__Tasks to carry out__.
(1) In the patent passage on feature value extraction, in which step does the feature value extraction unit 106 determine whether it has finished acquiring feature values for all the structured documents?
(2) Translate this sentence from the patent passage on feature value extraction into Spanish: "The teacher data input unit 107 stores this input teacher data in a corresponding item provided for each structured document within the feature value and teacher data database 108."

__Document passage__.
○ ○ ○ ○
The manager can edit the default list of features if necessary.
[0049] FIG. 2 is a flow chart showing the operation of the feature
value extraction unit 106. The feature value extraction unit 106,
instep ST21, retrieves each of the plurality of structured
documents stored in the sampled structured document database 103
one by one, in step ST22, further extracts (or selects) each of the
plurality of features stored in the structured document feature
information database 104, in step ST23, acquires the value of each
of the plurality of features extracted in step ST22 for each
structured document retrieved, and, in step ST24, stores the value
in a corresponding item of the feature value and teacher data
database 108, which is provided for each of the plurality of
structured documents retrieved from the sampled structured document
database 103. The feature value extraction unit 106 then, in step
ST25, checks whether it has acquired the value of each of all the
features included in the list stored in the structured document
feature information database 104, and, if there is still one or
more features whose values have not been acquired yet, returns to
step ST22 in which the feature value extraction unit 106 extracts
one of remaining features whose values have not been acquired yet
and acquires its value. On the other hand, the feature value
extraction unit 106, in step ST26, determines whether it has
completed the acquisition of feature values, i.e., explanation
variable values for all the structured documents stored in the
sampled structured document database 103 when determined that the
acquisition of all the feature values for the structured document
selected in step ST21 is completed in step ST25. If there is still
one or more structured documents whose features values have not
been acquired yet, the feature value extraction unit 106 returns to
step ST21 in which it retrieves one of remaining structured
documents whose features values have not been acquired yet, and
then repeats the above-mentioned processes in steps ST22 to S25 for
this retrieved structured document. On the other hand, the feature
value extraction unit 106 ends the extraction process of extracting
feature values when determined that the acquisition of all the
feature values for all the structured documents stored in the
sampled structured document database 103 is completed in step
ST26.
[0050] The teacher data input unit 107 enables the teacher data
inputter to classify each of the plurality of structured documents
stored in the sampled structured document database 103 into one of
the plurality of predetermined types by displaying each structured
document on a display unit (not shown in the figure). In other
words, the teacher data inputter is allowed to determine the type
(type 1, type 2, or the like) of each of the plurality of
structured documents stored in the sampled structured document
database 103 by seeing each structured document displayed on a
display and to input teacher data which is the determination
result. The teacher data input unit 107 stores this input teacher
data in a corresponding item provided for each structured document
within the feature value and teacher data database 108.
[0051] FIG. 3 is a diagram showing an example of the feature value
and teacher data database 108. For the sake of simplicity, feature
values acquired by the feature value extraction unit 106 and
teacher data input by the teacher data input unit 107 are
separately illustrated. As shown in FIG. 3, for each of all
structured documents (structured documents numbered 1 through N)
stored in the sampled structured document database 103, the feature
value and teacher data database 108 stores the values of all
features (features numbered 1 through M) listed in the list stored
in the structured document feature information database 104, and
teacher data which is the determination result input by the teacher
data inputter.
○ ○ ○ ○
__Data provided__.
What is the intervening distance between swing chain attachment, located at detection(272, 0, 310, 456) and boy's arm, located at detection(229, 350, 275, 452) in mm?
○ ○ ○ ○
__Results of the exercise__.
(1) Step ST26.

(2) La unidad de entrada de datos de profesor 107 almacena estos datos de profesor introducidos en un elemento correspondiente previsto para cada documento estructurado dentro de la base de datos de valores de características y datos de profesor 108.